L.A.-based film co. floats pic funds

American Capital Strategies, one of the biggest private equity players in the U.S., has taken its first step into the movie biz by investing $100 million in Oceana Media Finance, a new Los Angeles-based film company.

Oceana is headed by chief exec Myles Nestel, a former partner in Cobalt Media Group and before that co-head of NatWest Bank’s Los Angeles division.

Company will provide debt and equity financing for the production of indie films typically budgeted up to $40 million. It will also offer P&A coin of up to $20 million for theatrical distribution in North America.

Nestel plans to strike five or so production deals and five P&A deals in his first year of operation.

The $100 million commitment will let Oceana build a diverse film finance business, Nestel said.

“The capital that has been committed will allow us to provide a ‘one-stop shop’ financing solution to the film community, from production through distribution,” Nestel said. “We will be able to finance productions of any budget size; this, coupled with the ability to finance the theatrical release of a film in North America, strategically positions Oceana as a unique alternative to the studios and other finance sources.”

Veteran distributor Mike Doban has joined Oceana to oversee the theatrical side of the business. Doban is co-founder of Freestyle Releasing, which handled the U.S. release of films including “American Haunting” and “The Illusionist.” Before that, he was senior VP of United Artists Theaters.

Also part of the Oceana team is British banker Rodney Payne, Nestel’s former partner at Cobalt and colleague at NatWest/Coutts.

American Capital is one of the largest publicly traded managers of alternative assets in the U.S., with assets of $12 billion in its portfolio, ranging from transportation, construction and health care to chemical and food products. Oceana represents its first foray into entertainment.

Oceana will offer pre-production bridge loans, mezzanine/gap loans for production, P&A financing and, to a lesser extent, equity investments. Although other financiers in the marketplace provide some of those elements, Nestel believes Oceana is the only one operating across the whole range.

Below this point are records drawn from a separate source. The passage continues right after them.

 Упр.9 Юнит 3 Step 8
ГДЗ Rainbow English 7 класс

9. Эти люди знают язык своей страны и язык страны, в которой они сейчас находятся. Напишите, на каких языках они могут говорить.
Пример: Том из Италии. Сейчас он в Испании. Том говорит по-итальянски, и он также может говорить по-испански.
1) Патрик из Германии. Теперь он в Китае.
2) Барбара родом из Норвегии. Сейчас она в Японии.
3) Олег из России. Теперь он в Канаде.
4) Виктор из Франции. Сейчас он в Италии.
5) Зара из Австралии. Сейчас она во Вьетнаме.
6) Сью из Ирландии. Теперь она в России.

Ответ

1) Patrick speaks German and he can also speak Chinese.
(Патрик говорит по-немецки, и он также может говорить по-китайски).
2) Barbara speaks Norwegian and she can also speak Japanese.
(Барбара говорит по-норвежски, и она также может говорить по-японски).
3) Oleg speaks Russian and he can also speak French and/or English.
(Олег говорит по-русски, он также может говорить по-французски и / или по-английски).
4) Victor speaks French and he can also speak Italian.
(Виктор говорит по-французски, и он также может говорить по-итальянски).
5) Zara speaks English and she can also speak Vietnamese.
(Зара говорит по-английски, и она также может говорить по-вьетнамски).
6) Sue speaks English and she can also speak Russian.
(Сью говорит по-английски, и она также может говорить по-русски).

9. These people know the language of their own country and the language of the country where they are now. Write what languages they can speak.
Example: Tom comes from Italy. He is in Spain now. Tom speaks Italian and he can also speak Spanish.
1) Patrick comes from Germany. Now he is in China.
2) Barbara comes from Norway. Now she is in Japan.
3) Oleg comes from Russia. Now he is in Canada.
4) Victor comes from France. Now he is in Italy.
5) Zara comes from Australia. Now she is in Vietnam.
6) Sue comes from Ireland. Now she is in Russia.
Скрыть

He intends Oceana’s financing structure to attract talent looking to retain greater ownership of their own projects by deferring their fees in return for North American rights. He will also use Oceana’s P&A coin to do straight distribution deals with the studios.

Nestel emphasized that Oceana has raised its finance as equity in the company, rather than acting as a channel for coin from hedge funds. “This means we don’t have to rush to invest money to keep our investors happy, but as smart money, we can wait out a period when there is stupid money in the market,” he said.